Taxonomic problems among these frogs are often caused by color polymorphisms which are common within and between species; thus molecular genetics, bioacoustics, ecological and behavioral data have been applied recently to solve many taxonomic problem within the family.

It is found in Colombia and Panama. The range of this species within Panama and Colombia goes from Panama (within El Valle and Cerro Campana, in the central areas of the country and the eastern lowlands and cordilleras), south to Colombia (south to Rio Saija). It occurs below 1,000m, generally even lower.
Its natural habitats are tropical moist lowland forests. It is a locally abundant, terrestrial species. As the scientific name suggests, it is a small frog, only 13–16 mm in snout–vent length. The eggs are deposited in leaf-litter; the male carries the tadpoles to bromeliads, where they complete their development. It is not found in degraded habitats, but does occur in mature secondary forests.
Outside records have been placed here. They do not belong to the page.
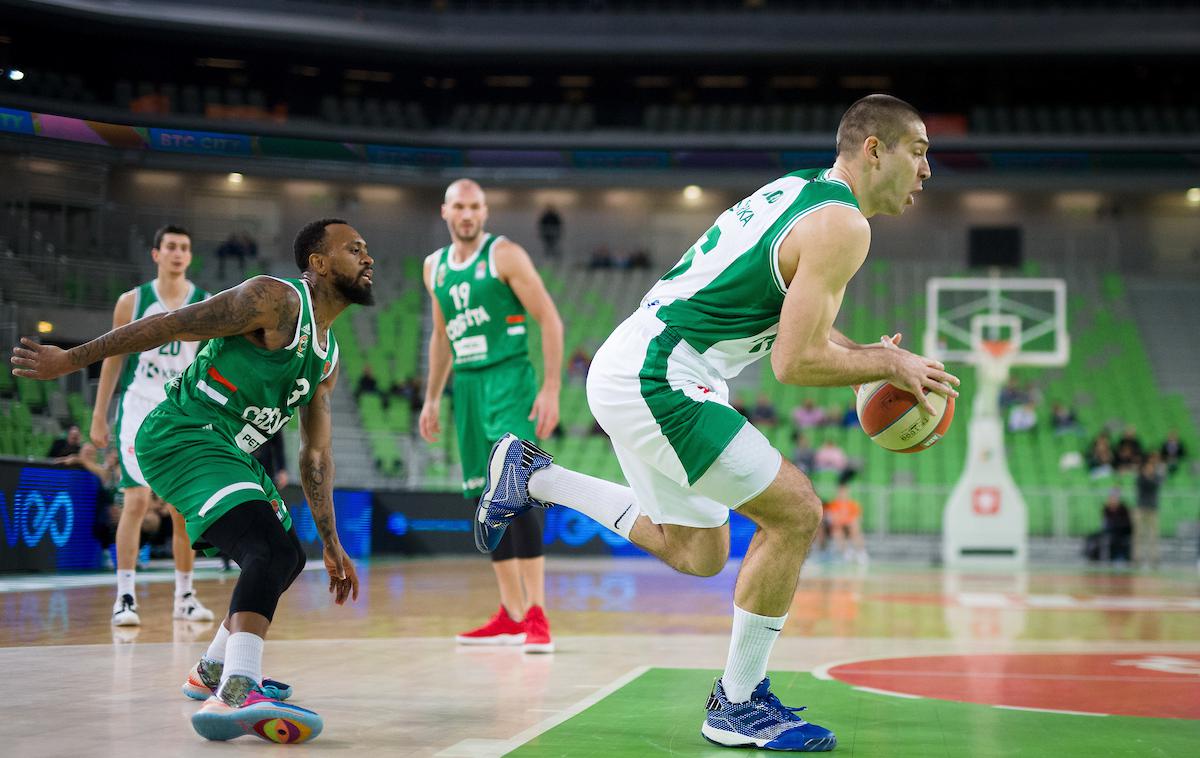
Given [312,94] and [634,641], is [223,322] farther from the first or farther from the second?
[312,94]

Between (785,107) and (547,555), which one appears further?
Result: (785,107)

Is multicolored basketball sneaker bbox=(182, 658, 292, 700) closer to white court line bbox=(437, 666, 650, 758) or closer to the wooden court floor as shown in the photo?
the wooden court floor

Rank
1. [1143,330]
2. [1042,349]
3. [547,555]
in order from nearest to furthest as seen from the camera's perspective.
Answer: [547,555], [1042,349], [1143,330]

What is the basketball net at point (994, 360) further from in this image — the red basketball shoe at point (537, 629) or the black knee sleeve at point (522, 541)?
the red basketball shoe at point (537, 629)

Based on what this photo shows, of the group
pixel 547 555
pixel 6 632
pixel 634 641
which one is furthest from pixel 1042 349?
pixel 6 632

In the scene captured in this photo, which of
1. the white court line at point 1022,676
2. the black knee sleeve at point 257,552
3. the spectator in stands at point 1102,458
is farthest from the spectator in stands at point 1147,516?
the black knee sleeve at point 257,552

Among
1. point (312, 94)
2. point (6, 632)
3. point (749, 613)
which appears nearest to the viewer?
point (749, 613)

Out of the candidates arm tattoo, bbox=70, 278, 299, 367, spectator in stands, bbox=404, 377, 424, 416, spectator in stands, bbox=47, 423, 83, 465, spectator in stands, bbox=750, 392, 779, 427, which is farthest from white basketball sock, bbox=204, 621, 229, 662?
spectator in stands, bbox=750, 392, 779, 427

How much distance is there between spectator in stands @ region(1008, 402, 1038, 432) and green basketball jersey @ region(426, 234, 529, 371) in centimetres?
1856

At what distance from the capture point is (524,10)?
29.7 meters

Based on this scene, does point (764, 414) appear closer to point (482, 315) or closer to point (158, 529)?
point (158, 529)

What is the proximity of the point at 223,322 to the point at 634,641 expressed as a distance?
12.5ft

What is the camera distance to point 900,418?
4258 mm

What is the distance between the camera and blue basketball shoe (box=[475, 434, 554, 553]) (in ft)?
16.4
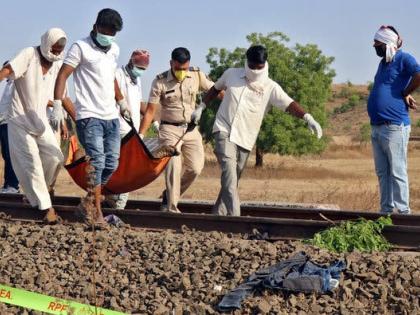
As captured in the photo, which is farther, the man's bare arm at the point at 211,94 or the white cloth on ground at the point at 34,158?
the man's bare arm at the point at 211,94

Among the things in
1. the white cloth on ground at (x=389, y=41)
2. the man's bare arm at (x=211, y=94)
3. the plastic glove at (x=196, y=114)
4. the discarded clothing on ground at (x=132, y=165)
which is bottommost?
the discarded clothing on ground at (x=132, y=165)

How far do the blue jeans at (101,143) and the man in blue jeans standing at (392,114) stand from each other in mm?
2963

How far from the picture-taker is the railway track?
27.9ft

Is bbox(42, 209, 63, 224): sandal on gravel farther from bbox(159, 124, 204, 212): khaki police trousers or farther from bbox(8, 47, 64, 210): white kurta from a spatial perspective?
bbox(159, 124, 204, 212): khaki police trousers

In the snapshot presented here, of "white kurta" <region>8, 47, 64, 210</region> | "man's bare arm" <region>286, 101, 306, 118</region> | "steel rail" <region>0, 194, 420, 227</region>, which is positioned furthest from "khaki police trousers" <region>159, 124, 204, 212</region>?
"white kurta" <region>8, 47, 64, 210</region>

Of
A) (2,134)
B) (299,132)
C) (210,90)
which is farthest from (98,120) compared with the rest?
(299,132)

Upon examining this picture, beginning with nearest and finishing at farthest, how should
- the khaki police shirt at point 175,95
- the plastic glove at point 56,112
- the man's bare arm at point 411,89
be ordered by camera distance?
the plastic glove at point 56,112 < the man's bare arm at point 411,89 < the khaki police shirt at point 175,95

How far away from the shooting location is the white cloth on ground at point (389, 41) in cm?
1034

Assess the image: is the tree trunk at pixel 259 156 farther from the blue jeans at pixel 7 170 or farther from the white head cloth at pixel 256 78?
the white head cloth at pixel 256 78

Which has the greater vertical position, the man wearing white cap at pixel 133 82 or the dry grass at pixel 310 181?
the man wearing white cap at pixel 133 82

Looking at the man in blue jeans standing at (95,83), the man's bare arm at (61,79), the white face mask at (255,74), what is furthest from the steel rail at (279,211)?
the man's bare arm at (61,79)

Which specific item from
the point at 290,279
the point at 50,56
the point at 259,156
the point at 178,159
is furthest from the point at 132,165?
the point at 259,156

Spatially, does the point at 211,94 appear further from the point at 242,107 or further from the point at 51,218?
the point at 51,218

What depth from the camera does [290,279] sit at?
6746mm
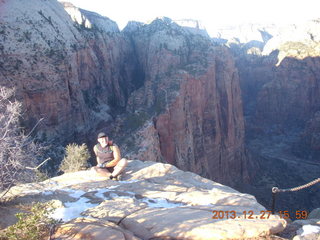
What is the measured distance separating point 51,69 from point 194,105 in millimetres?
14828

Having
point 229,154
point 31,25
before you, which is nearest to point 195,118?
point 229,154

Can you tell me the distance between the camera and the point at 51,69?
24.9 meters

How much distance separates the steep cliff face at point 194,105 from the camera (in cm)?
2781

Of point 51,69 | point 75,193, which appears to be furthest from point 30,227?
point 51,69

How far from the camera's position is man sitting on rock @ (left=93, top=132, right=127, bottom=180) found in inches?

Andinobates minutus have a specialist diet, with preference for Acari (mites), Formicidae (ants), Collembola (springtails), and Holometabolous larvae.

It is threatened by habitat loss (deforestation) and pollution. Specifically, the major threats for this species are deforestation for agricultural development, illegal crops, logging, human settlement, and pollution resulting from the spraying of illegal crops. This species is not collected for pet trade, unlike many other poison frogs.